Is this relevant advice for packages needed by your web server account, e.g. www-data?


Thanks, this is great advice. easy_install comes preinstalled on a Mac, which is where the confusion arose. Will update the article when I get a chance.


As I install/develop my python apps into VMs with a fixed python version, I rarely use virtualenv... don't see the need for the extra complexity.

I've eagerly read pieces like this but haven't yet found out the reason this solution is problematic or that I'm doing it wrong. Just that no one else seems to be recommending it. Anyone have an idea?

Btw, one of the best discussions of the various deployment options I've seen is from the Pylons book: http://pylonsbook.com/en/1.1/deployment.html#choosing-or-set...

One other thing I'm not happy about regarding packaging best-practices (and PyPi) is that security updates are not able to be automated leading to vulnerable packages.


Virtualenv is about managing multiple/conflicting versions of libraries, not different versions of Python itself. You're accomplishing the same thing by using a different VM for each app, just with higher overhead and isolation of things other than Python as well.


I recently learned the lesson about global packages. I thought it would be so nice to have all packages readily on hand, but now startup time is about 15 seconds of crawling the filesystem looking for files (over NFS).

Go is looking more attractive day by day.....


"It hurts"

"Well, stop doing it then..."

Jests aside - Go is appealing for many reasons but your self-inflicted pain is not necessarily one of them. ;-)


How would you someone who has used pip with sudo undo the mess that has created in his computer?

Uninstall everything and start over?


Just start using virtualenv for everything. By default virtualenv starts you with a clean python setup each time and nothing you've installed globally with pip will affect you.


Yeah. You can use 'pip uninstall'.


I ended doing the following for those who are in the same situation:

    pip freeze > pip_list_with_sudo.txt
    sudo pip uninstall -r pip_list_with_sudo.txt
So now let's start doing things right with virtualenv...


Want to make life even easier? Check out virtualenvwrapper.

http://virtualenvwrapper.readthedocs.org/en/latest/

Lots of benefits, but trading 'cd path/to/my/project && source env/bin/activate' for 'workon project_env' (with autocomplete) is alone easily worth the five seconds it takes to check it out.

DATA PROVIDED:
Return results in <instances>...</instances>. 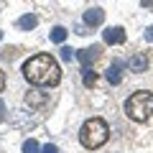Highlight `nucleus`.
<instances>
[{
  "label": "nucleus",
  "instance_id": "1",
  "mask_svg": "<svg viewBox=\"0 0 153 153\" xmlns=\"http://www.w3.org/2000/svg\"><path fill=\"white\" fill-rule=\"evenodd\" d=\"M23 76L36 87H54L61 79V69L51 54H36L23 64Z\"/></svg>",
  "mask_w": 153,
  "mask_h": 153
},
{
  "label": "nucleus",
  "instance_id": "2",
  "mask_svg": "<svg viewBox=\"0 0 153 153\" xmlns=\"http://www.w3.org/2000/svg\"><path fill=\"white\" fill-rule=\"evenodd\" d=\"M107 140H110V125L102 117H89L82 125V130H79V143H82L87 151H97V148H102Z\"/></svg>",
  "mask_w": 153,
  "mask_h": 153
},
{
  "label": "nucleus",
  "instance_id": "3",
  "mask_svg": "<svg viewBox=\"0 0 153 153\" xmlns=\"http://www.w3.org/2000/svg\"><path fill=\"white\" fill-rule=\"evenodd\" d=\"M125 115L133 123H146L153 115V92H133L130 97L125 100Z\"/></svg>",
  "mask_w": 153,
  "mask_h": 153
},
{
  "label": "nucleus",
  "instance_id": "4",
  "mask_svg": "<svg viewBox=\"0 0 153 153\" xmlns=\"http://www.w3.org/2000/svg\"><path fill=\"white\" fill-rule=\"evenodd\" d=\"M102 38H105V44H112V46H120L125 44V28L120 26H110L102 31Z\"/></svg>",
  "mask_w": 153,
  "mask_h": 153
},
{
  "label": "nucleus",
  "instance_id": "5",
  "mask_svg": "<svg viewBox=\"0 0 153 153\" xmlns=\"http://www.w3.org/2000/svg\"><path fill=\"white\" fill-rule=\"evenodd\" d=\"M76 59H79V64H82V69H89V66H92L94 61L100 59V46H89V49H82L79 54H76Z\"/></svg>",
  "mask_w": 153,
  "mask_h": 153
},
{
  "label": "nucleus",
  "instance_id": "6",
  "mask_svg": "<svg viewBox=\"0 0 153 153\" xmlns=\"http://www.w3.org/2000/svg\"><path fill=\"white\" fill-rule=\"evenodd\" d=\"M102 21H105V10H102V8H89V10L84 13V26H87V28L102 26Z\"/></svg>",
  "mask_w": 153,
  "mask_h": 153
},
{
  "label": "nucleus",
  "instance_id": "7",
  "mask_svg": "<svg viewBox=\"0 0 153 153\" xmlns=\"http://www.w3.org/2000/svg\"><path fill=\"white\" fill-rule=\"evenodd\" d=\"M128 69H130L133 74H143V71H148V56L146 54H135L130 61H128Z\"/></svg>",
  "mask_w": 153,
  "mask_h": 153
},
{
  "label": "nucleus",
  "instance_id": "8",
  "mask_svg": "<svg viewBox=\"0 0 153 153\" xmlns=\"http://www.w3.org/2000/svg\"><path fill=\"white\" fill-rule=\"evenodd\" d=\"M46 102H49V97H46V94H41V92H36V89L26 94V105H31V107H44Z\"/></svg>",
  "mask_w": 153,
  "mask_h": 153
},
{
  "label": "nucleus",
  "instance_id": "9",
  "mask_svg": "<svg viewBox=\"0 0 153 153\" xmlns=\"http://www.w3.org/2000/svg\"><path fill=\"white\" fill-rule=\"evenodd\" d=\"M36 26H38V18L33 16V13H26V16L18 18V28H21V31H33Z\"/></svg>",
  "mask_w": 153,
  "mask_h": 153
},
{
  "label": "nucleus",
  "instance_id": "10",
  "mask_svg": "<svg viewBox=\"0 0 153 153\" xmlns=\"http://www.w3.org/2000/svg\"><path fill=\"white\" fill-rule=\"evenodd\" d=\"M120 79H123V74H120V64L115 61V64L107 69V82H110V84H120Z\"/></svg>",
  "mask_w": 153,
  "mask_h": 153
},
{
  "label": "nucleus",
  "instance_id": "11",
  "mask_svg": "<svg viewBox=\"0 0 153 153\" xmlns=\"http://www.w3.org/2000/svg\"><path fill=\"white\" fill-rule=\"evenodd\" d=\"M51 41H54V44H64V41H66V28L64 26L51 28Z\"/></svg>",
  "mask_w": 153,
  "mask_h": 153
},
{
  "label": "nucleus",
  "instance_id": "12",
  "mask_svg": "<svg viewBox=\"0 0 153 153\" xmlns=\"http://www.w3.org/2000/svg\"><path fill=\"white\" fill-rule=\"evenodd\" d=\"M23 153H38V143L33 140V138H28V140L23 143Z\"/></svg>",
  "mask_w": 153,
  "mask_h": 153
},
{
  "label": "nucleus",
  "instance_id": "13",
  "mask_svg": "<svg viewBox=\"0 0 153 153\" xmlns=\"http://www.w3.org/2000/svg\"><path fill=\"white\" fill-rule=\"evenodd\" d=\"M94 82H97V74L84 69V87H94Z\"/></svg>",
  "mask_w": 153,
  "mask_h": 153
},
{
  "label": "nucleus",
  "instance_id": "14",
  "mask_svg": "<svg viewBox=\"0 0 153 153\" xmlns=\"http://www.w3.org/2000/svg\"><path fill=\"white\" fill-rule=\"evenodd\" d=\"M61 59H64V61H71V59H74V51L66 49V46H61Z\"/></svg>",
  "mask_w": 153,
  "mask_h": 153
},
{
  "label": "nucleus",
  "instance_id": "15",
  "mask_svg": "<svg viewBox=\"0 0 153 153\" xmlns=\"http://www.w3.org/2000/svg\"><path fill=\"white\" fill-rule=\"evenodd\" d=\"M41 153H59V148L54 146V143H49V146H44V151Z\"/></svg>",
  "mask_w": 153,
  "mask_h": 153
},
{
  "label": "nucleus",
  "instance_id": "16",
  "mask_svg": "<svg viewBox=\"0 0 153 153\" xmlns=\"http://www.w3.org/2000/svg\"><path fill=\"white\" fill-rule=\"evenodd\" d=\"M5 120V102H3V100H0V123Z\"/></svg>",
  "mask_w": 153,
  "mask_h": 153
},
{
  "label": "nucleus",
  "instance_id": "17",
  "mask_svg": "<svg viewBox=\"0 0 153 153\" xmlns=\"http://www.w3.org/2000/svg\"><path fill=\"white\" fill-rule=\"evenodd\" d=\"M3 89H5V71L0 69V92H3Z\"/></svg>",
  "mask_w": 153,
  "mask_h": 153
},
{
  "label": "nucleus",
  "instance_id": "18",
  "mask_svg": "<svg viewBox=\"0 0 153 153\" xmlns=\"http://www.w3.org/2000/svg\"><path fill=\"white\" fill-rule=\"evenodd\" d=\"M146 41H153V26L146 28Z\"/></svg>",
  "mask_w": 153,
  "mask_h": 153
},
{
  "label": "nucleus",
  "instance_id": "19",
  "mask_svg": "<svg viewBox=\"0 0 153 153\" xmlns=\"http://www.w3.org/2000/svg\"><path fill=\"white\" fill-rule=\"evenodd\" d=\"M140 5L143 8H153V0H140Z\"/></svg>",
  "mask_w": 153,
  "mask_h": 153
},
{
  "label": "nucleus",
  "instance_id": "20",
  "mask_svg": "<svg viewBox=\"0 0 153 153\" xmlns=\"http://www.w3.org/2000/svg\"><path fill=\"white\" fill-rule=\"evenodd\" d=\"M0 41H3V31H0Z\"/></svg>",
  "mask_w": 153,
  "mask_h": 153
}]
</instances>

PROBLEMS AND TASKS:
#1 Print the part of the Python packaging thread starting at "Is this relevant" and ending at "have an idea?".
#2 In the Python packaging thread, list every command that appears inside single quotation marks.
The items have no role in this work.

SOLUTIONS IN ORDER:
#1
Is this relevant advice for packages needed by your web server account, e.g. www-data?


Thanks, this is great advice. easy_install comes preinstalled on a Mac, which is where the confusion arose. Will update the article when I get a chance.


As I install/develop my python apps into VMs with a fixed python version, I rarely use virtualenv... don't see the need for the extra complexity.

I've eagerly read pieces like this but haven't yet found out the reason this solution is problematic or that I'm doing it wrong. Just that no one else seems to be recommending it. Anyone have an idea?

#2
- pip uninstall
- cd path/to/my/project && source env/bin/activate
- workon project_env